The coming crop of smartphones are data friendly, third-party software friendly phones with Wi-Fi. But there’s more! The processing power of the ARM application processors used in phones lags that of mobile PC CPUs by about 7 years, so this year’s phones will have roughly the computing power of a 2001 laptop.
These changes come together to make phones chip away at the uses of notebook PCs. Many people who used PCs only for email now use Blackberries instead. Many phones are good substitutes for personal organizer software on PCs. The iPhone can credibly substitute for a PC for web browsing.
These trends motivated Instat to say last November:
Smartphone use will grow mostly from use as a laptop replacement
According to Gartner, the year-on-year notebook sales growth numbers for notebook PCs from 2004 to 2007 remained healthy: 36%, 28%, 22%. The crossover in unit volume came in 2006, when smartphones and notebooks both shipped roughly 80 million units worldwide. That 22% unit growth in notebook sales from 2006 to 2007 represented a jump to over 100 million units shipped. Compare this to a 70% jump in smartphone unit shipments in the same period, to over 130 million.
I have previously written about OpenMoko. It seems now that it was the drop before the deluge. Google’s Android appears to have gained good traction with Sprint and T-Mobile joining the Open Handset Alliance, with Dell rumored (update) to be planning an Android-based phone, and with Verizon expressing lukewarm support. Nokia has for some time sponsored open source handset software through Maemo.org, but this week it upped the ante with its acquisition of TrollTech. Trolltech is responsible for Qtopia, a semi-open source platform used in Linux-based phones. That makes four credible Linux-based mobile phone software platforms. Update: Make that five – the LiMo Foundation is a consortium of carriers (including NTT DoCoMo and Vodafone), phone makers (including Samsung, Motorola and LG) and others “dedicated to creating the first truly open, hardware-independent, Linux-based operating system for mobile devices.”

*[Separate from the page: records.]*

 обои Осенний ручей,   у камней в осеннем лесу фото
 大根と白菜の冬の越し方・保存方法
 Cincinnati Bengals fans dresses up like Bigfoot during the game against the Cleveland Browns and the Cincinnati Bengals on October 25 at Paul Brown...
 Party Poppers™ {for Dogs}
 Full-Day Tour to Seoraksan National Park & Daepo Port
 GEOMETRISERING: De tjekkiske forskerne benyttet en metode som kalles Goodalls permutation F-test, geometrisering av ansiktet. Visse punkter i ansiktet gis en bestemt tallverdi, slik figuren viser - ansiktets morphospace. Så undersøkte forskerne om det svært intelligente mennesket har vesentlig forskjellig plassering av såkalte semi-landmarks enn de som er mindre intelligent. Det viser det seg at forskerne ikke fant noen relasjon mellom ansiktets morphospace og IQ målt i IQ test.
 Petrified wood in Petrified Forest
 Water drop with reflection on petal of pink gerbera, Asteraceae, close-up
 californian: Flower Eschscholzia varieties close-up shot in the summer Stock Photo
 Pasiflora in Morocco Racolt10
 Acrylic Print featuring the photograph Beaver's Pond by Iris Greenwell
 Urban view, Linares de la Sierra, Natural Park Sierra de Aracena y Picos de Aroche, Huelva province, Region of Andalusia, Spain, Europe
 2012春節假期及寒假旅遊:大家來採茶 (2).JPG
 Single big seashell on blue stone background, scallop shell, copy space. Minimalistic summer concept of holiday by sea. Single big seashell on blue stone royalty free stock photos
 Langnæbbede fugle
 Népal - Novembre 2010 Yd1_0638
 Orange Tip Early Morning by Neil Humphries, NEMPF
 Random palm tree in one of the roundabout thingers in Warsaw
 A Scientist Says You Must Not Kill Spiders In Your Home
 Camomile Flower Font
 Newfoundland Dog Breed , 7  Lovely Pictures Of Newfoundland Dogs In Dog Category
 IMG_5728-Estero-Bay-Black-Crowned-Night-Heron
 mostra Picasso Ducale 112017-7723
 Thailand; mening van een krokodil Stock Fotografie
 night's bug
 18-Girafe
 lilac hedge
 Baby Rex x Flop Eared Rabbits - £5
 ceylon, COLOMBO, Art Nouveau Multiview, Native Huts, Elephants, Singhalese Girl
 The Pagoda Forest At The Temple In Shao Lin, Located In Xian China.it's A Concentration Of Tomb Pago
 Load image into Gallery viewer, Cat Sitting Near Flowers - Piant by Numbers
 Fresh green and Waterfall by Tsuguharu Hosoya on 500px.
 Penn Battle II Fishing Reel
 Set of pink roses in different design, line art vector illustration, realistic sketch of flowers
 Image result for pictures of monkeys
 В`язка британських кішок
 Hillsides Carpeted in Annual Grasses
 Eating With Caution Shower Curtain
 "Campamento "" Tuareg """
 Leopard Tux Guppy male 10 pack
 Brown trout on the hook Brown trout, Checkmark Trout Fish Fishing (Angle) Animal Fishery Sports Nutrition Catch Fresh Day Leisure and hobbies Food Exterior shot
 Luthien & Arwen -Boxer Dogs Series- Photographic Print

But a phone doesn’t have to be open-source to be an open application platform, and this category is just as vigorous, but better established. Nokia’s Symbian phones have always been open to an extent – there are over 2 million developers registered in Nokia’s developer organization, Forum Nokia. Then we have Microsoft. Microsoft claims that sales of Windows Mobile phones are set to double year-on-year, to 20 million units. Windows Mobile provides a sufficiently open application environment that applications like Skype run on it. The iPhone is not yet officially an open application environment, but there is still a healthy slate of applications from third parties for those with the stomach to take the unofficial route. This is scheduled to change in February when the open-ness goes official with the release of Apple’s SDK for the iPhone. So that’s three major open application environments for smart phones.
2008 is also the year that Wi-Fi phones will come into their own. The dam broke with the iPhone. Wi-Fi on the iPhone raises the bar for all the other smart phones, making Wi-Fi a baseline checklist item for the next generation of smart phones. Previously mobile network operators were fearful that Wi-Fi in a phone would divert traffic from their data networks. This fear led, for example, to AT&T’s removal of Wi-Fi from their version of the Nokia E61. But there is now new evidence. At last week’s IT Expo East I heard an unsubstantiated report that 60% of wireless data usage in December was by 2% of the phones: iPhones. If this is even partly true, it would demonstrate that a web-friendly phone will drive traffic on the cellular data network even when it has Wi-Fi.